| SUPPLIED MATERIAL |
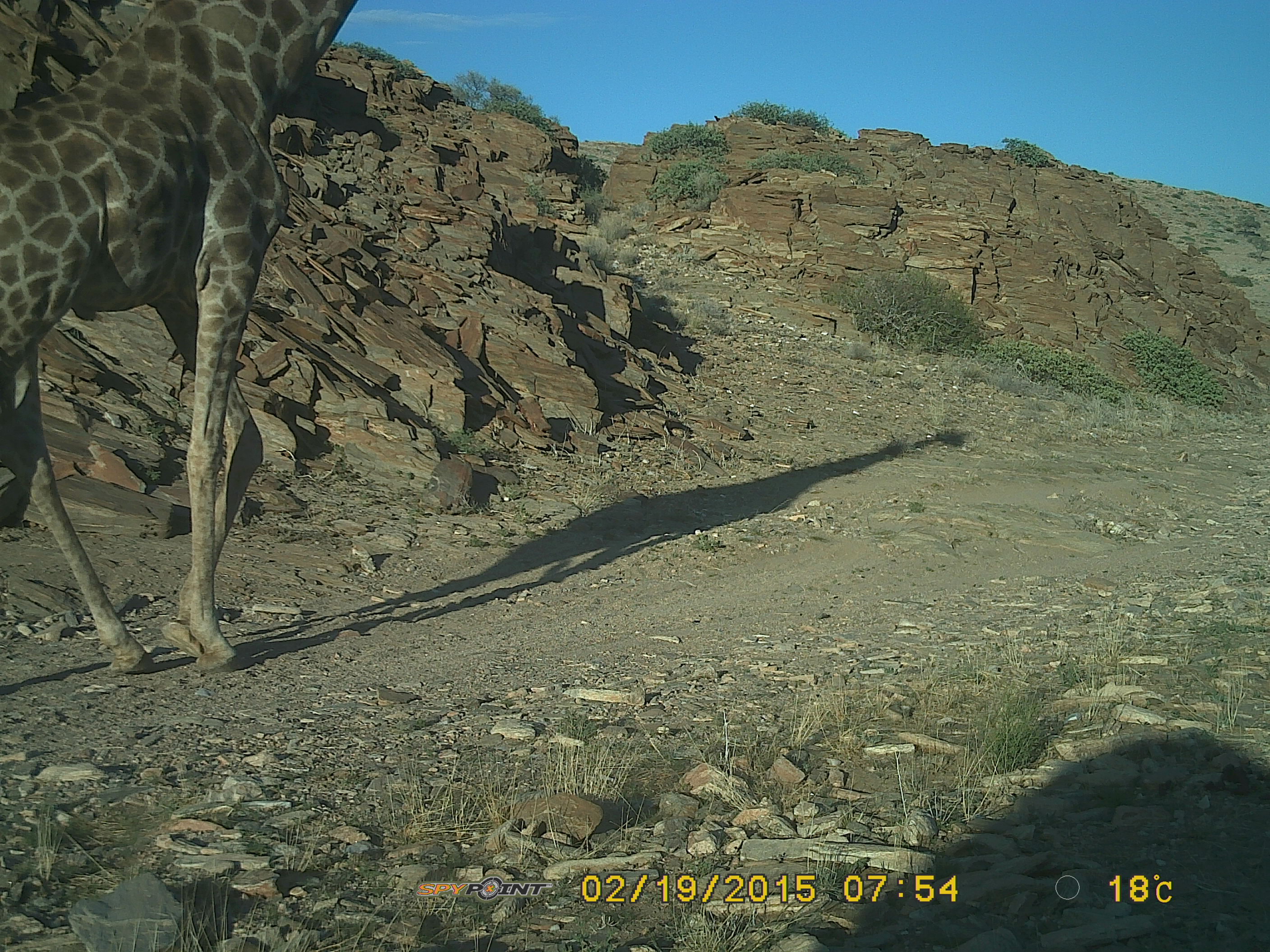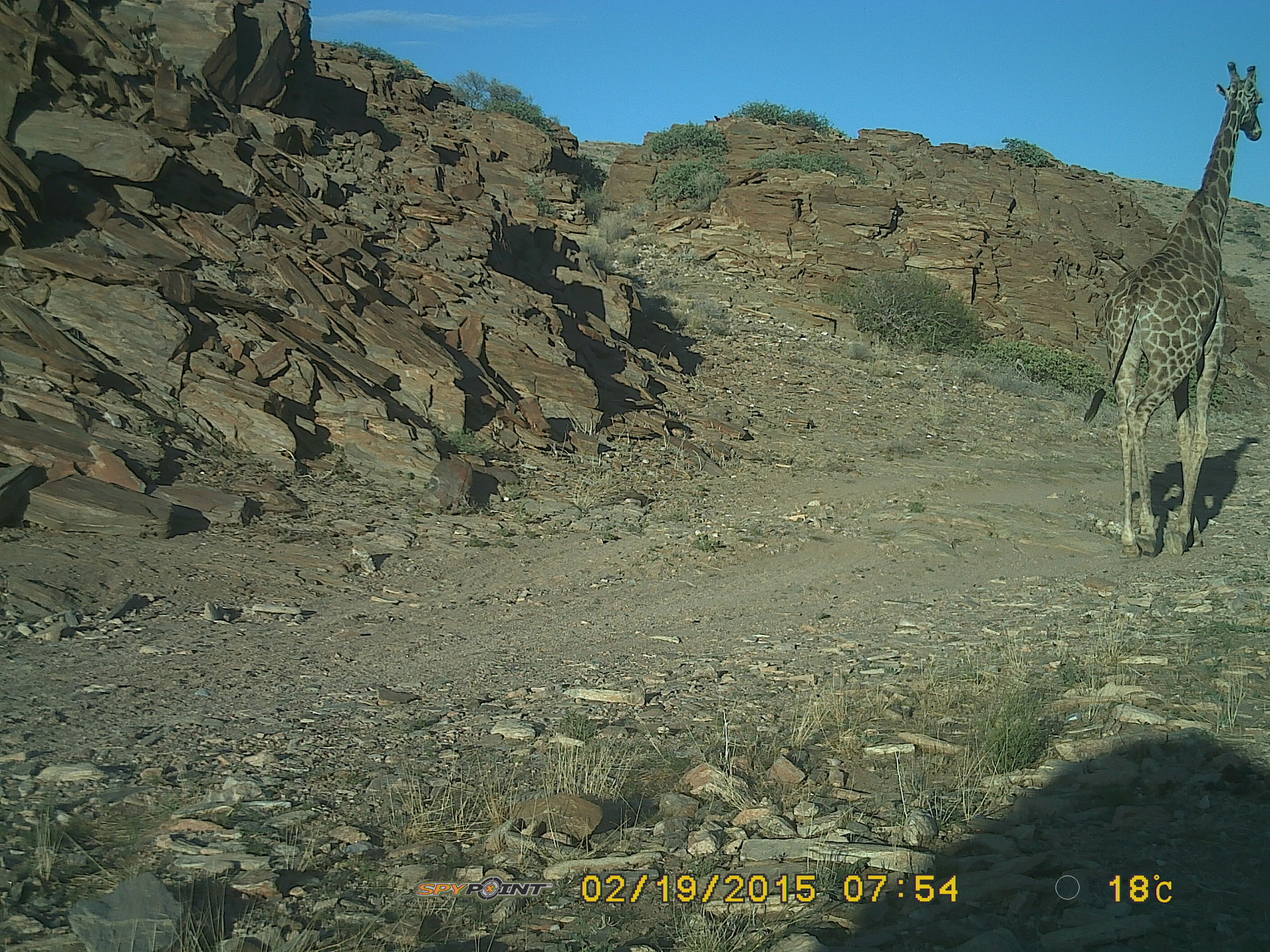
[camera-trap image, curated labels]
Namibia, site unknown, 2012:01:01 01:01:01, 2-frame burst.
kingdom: Animalia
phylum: Chordata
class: Mammalia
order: Artiodactyla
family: Giraffidae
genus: Giraffa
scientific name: Giraffa camelopardalis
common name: giraffe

| ASSIGNED TASK |
Begin at the line containing "class: Mammalia" and reproduce each line through the end of the records above.

| WRITTEN RESPONSE |
class: Mammalia
order: Artiodactyla
family: Giraffidae
genus: Giraffa
scientific name: Giraffa camelopardalis
common name: giraffe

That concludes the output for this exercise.